* _WHAT YOU HAVE TO DO_
Reproduce the records verbatim, starting with the line that contains "Rank these going" and going on through the line that contains "point 256,325 < point 294,201 < point 135,80". Leave the pictures out.
----
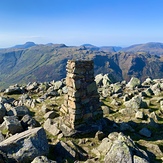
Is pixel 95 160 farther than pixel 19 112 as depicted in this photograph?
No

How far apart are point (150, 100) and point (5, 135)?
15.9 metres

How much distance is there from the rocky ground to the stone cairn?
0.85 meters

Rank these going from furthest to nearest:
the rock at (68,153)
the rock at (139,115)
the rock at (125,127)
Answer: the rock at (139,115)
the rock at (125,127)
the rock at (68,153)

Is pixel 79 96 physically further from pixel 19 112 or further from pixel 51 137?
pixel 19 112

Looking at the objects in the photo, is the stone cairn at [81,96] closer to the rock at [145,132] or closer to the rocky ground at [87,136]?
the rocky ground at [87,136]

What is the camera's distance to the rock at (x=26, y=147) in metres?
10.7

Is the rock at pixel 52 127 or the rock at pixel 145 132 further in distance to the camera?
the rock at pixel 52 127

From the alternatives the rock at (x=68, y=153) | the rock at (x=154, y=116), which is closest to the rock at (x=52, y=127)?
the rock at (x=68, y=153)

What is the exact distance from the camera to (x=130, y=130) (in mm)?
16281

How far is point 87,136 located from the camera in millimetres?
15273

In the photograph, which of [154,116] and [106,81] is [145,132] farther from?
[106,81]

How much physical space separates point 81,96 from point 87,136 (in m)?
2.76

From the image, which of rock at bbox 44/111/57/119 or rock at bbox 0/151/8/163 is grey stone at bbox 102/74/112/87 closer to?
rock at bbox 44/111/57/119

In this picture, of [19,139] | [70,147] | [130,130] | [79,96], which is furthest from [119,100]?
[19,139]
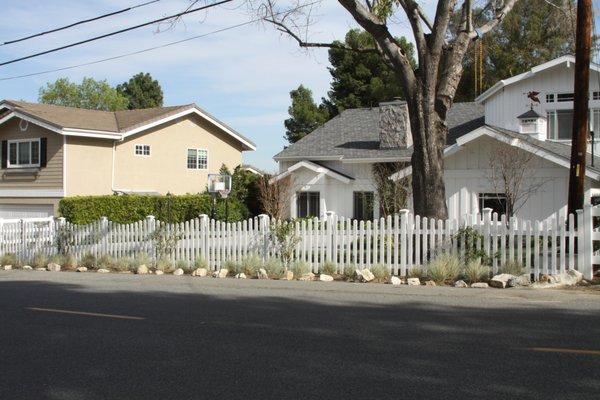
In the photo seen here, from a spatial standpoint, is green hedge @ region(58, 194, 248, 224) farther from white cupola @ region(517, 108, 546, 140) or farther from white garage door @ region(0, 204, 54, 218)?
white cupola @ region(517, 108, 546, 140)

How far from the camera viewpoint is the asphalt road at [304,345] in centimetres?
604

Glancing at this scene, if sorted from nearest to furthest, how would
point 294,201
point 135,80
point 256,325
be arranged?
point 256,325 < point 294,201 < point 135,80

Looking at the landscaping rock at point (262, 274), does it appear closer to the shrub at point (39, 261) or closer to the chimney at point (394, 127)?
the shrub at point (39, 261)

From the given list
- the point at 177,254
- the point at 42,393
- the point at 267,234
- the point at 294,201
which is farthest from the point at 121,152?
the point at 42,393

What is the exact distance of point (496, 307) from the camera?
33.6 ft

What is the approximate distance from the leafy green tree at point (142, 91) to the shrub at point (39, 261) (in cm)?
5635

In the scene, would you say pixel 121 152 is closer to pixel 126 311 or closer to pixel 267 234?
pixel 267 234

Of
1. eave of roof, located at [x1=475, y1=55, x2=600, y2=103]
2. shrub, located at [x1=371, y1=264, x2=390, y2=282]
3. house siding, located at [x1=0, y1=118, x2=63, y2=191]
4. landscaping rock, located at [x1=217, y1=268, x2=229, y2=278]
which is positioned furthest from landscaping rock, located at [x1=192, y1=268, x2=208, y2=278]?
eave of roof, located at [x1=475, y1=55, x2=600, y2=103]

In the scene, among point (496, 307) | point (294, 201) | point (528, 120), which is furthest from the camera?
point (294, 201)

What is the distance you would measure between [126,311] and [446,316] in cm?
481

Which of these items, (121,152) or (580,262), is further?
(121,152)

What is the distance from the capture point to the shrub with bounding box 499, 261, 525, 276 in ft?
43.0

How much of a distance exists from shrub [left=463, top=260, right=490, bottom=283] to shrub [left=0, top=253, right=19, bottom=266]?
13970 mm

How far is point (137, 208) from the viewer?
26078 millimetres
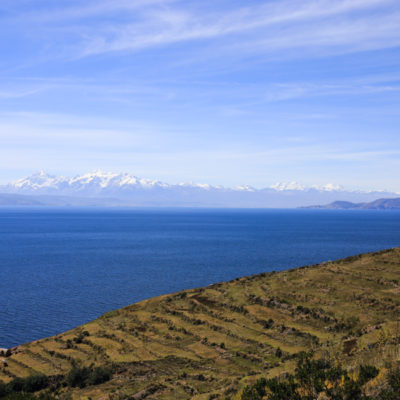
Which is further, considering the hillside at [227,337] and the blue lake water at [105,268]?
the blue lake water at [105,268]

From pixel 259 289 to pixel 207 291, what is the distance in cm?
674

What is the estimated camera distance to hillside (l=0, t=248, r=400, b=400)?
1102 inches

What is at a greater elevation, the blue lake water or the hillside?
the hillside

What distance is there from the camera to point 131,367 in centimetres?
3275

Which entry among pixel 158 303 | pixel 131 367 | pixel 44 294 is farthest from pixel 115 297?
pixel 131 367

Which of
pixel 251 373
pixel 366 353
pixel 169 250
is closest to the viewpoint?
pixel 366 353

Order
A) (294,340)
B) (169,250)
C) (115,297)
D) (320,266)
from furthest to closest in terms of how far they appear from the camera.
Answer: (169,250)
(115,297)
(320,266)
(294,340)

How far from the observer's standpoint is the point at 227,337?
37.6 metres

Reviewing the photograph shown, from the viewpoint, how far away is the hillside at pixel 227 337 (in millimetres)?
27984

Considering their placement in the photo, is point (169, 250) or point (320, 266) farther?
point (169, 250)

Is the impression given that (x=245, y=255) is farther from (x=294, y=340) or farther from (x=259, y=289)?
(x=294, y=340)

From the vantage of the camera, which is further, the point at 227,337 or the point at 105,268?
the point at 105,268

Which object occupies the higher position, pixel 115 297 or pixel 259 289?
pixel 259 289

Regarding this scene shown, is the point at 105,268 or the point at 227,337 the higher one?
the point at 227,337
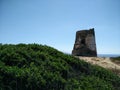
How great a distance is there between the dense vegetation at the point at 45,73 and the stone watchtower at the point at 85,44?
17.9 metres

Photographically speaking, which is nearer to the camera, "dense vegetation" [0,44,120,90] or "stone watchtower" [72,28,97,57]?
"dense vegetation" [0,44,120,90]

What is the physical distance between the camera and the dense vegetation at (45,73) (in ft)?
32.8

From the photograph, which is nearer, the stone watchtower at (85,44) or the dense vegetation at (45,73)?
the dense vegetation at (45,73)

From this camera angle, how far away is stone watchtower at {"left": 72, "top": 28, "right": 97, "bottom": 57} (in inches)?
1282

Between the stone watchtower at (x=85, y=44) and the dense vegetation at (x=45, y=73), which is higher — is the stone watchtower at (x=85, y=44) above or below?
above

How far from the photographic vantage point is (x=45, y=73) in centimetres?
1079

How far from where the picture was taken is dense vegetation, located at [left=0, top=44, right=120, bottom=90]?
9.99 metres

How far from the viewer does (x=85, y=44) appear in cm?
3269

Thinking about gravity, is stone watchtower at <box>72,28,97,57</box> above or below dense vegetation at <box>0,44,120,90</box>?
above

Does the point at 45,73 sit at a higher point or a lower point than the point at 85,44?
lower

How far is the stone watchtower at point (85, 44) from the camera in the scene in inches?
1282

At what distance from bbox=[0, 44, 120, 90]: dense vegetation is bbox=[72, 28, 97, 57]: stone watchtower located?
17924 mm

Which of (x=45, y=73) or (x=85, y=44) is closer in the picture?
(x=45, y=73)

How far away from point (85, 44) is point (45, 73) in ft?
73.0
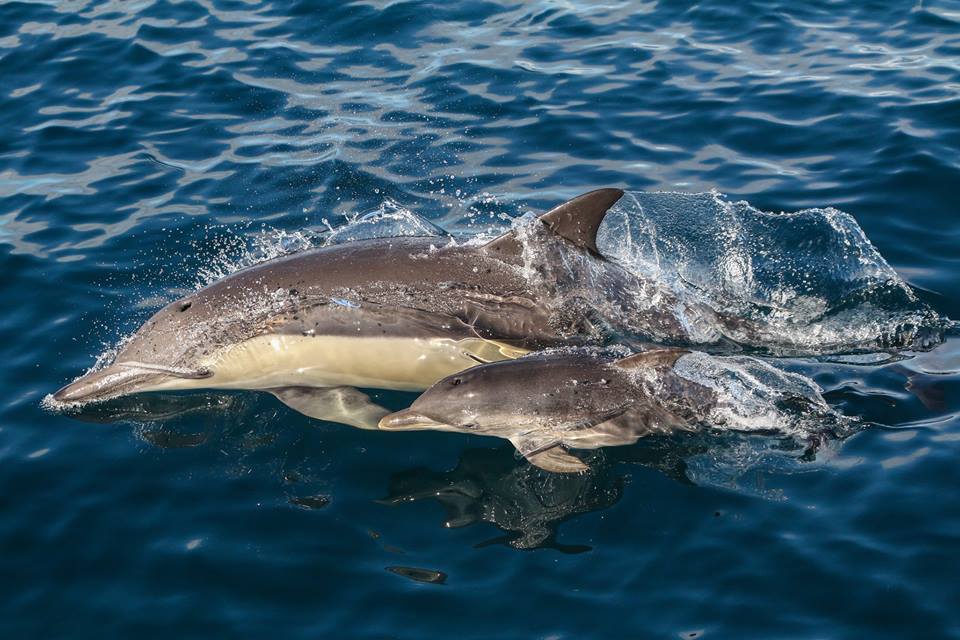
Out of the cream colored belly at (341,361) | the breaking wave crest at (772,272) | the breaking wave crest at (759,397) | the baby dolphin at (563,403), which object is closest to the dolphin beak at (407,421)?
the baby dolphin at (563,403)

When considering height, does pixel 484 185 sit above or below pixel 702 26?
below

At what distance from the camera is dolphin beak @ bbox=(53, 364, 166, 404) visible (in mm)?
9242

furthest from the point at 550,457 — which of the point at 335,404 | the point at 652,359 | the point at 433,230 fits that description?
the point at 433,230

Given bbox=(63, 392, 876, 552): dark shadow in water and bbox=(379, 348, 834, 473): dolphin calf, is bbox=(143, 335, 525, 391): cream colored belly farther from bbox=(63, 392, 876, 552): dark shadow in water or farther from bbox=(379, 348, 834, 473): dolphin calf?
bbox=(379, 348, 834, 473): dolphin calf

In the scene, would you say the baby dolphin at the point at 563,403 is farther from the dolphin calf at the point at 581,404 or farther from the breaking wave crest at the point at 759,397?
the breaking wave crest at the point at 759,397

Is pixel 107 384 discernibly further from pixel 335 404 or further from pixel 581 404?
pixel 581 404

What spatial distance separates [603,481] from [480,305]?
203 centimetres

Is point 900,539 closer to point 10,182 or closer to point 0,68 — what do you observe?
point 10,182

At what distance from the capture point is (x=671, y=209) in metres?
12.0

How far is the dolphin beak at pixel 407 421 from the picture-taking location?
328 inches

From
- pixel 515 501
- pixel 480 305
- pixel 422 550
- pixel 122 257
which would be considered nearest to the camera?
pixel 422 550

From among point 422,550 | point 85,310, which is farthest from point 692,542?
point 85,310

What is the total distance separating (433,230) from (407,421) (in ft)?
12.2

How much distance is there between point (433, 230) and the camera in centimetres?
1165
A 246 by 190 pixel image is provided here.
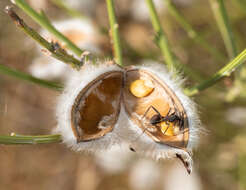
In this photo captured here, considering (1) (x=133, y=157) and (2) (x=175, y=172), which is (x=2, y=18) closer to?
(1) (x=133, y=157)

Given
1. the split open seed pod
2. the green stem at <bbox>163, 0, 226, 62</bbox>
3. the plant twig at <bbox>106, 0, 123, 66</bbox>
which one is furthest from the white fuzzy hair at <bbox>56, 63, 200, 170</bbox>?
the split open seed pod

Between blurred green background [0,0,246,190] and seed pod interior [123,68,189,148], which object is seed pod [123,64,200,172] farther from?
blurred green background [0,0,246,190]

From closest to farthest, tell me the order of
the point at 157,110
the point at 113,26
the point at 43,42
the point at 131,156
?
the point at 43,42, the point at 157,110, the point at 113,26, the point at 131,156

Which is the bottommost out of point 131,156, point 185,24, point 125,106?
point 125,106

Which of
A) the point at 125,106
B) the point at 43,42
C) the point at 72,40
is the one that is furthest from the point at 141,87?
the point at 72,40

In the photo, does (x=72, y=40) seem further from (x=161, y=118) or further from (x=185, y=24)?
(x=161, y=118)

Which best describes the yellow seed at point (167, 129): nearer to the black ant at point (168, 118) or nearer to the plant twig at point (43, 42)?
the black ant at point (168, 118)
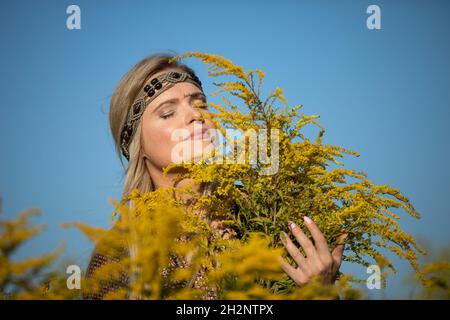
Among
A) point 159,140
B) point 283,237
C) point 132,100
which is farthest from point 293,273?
----
* _OUTPUT FOR THIS TASK_
Rank these going from furthest to nearest:
the rock at (68,153)
the rock at (139,115)
the rock at (125,127)
Answer: the rock at (139,115)
the rock at (125,127)
the rock at (68,153)

Is pixel 79 96 physically further from pixel 19 112 or further from pixel 51 137?
pixel 19 112

Looking at the objects in the photo, is the stone cairn at [81,96] closer to the rock at [145,132] or closer to the rocky ground at [87,136]?
the rocky ground at [87,136]

What is the camera's distance to the rock at (x=26, y=147) in metres?
10.7

Is the rock at pixel 52 127 or the rock at pixel 145 132 further in distance to the camera?
the rock at pixel 52 127

From the alternatives the rock at (x=68, y=153) | the rock at (x=154, y=116), which is closest to the rock at (x=52, y=127)?
the rock at (x=68, y=153)

What is the exact distance from the camera to (x=130, y=130) (in mm)?
16281

How far is point 87,136 located from the camera in millimetres?
15273

In the photograph, which of [154,116] and [106,81] is [145,132] farther from?
[106,81]

How much physical space separates point 81,96 from point 87,136 (in m)?
2.76

From the image, which of rock at bbox 44/111/57/119 or rock at bbox 0/151/8/163 is grey stone at bbox 102/74/112/87 closer to?
rock at bbox 44/111/57/119

In this picture, of [19,139] | [70,147] | [130,130] | [79,96], which is furthest from [119,100]?
[19,139]
In the photo seen here, from a spatial standpoint, is green hedge @ region(58, 194, 248, 224) farther from white cupola @ region(517, 108, 546, 140) or farther from white garage door @ region(0, 204, 54, 218)?
white cupola @ region(517, 108, 546, 140)

How far from the camera viewpoint is the asphalt road at [304,345] in centimetres?
604

Glancing at this scene, if sorted from nearest to furthest, how would
point 294,201
point 135,80
point 256,325
be arranged?
point 256,325 < point 294,201 < point 135,80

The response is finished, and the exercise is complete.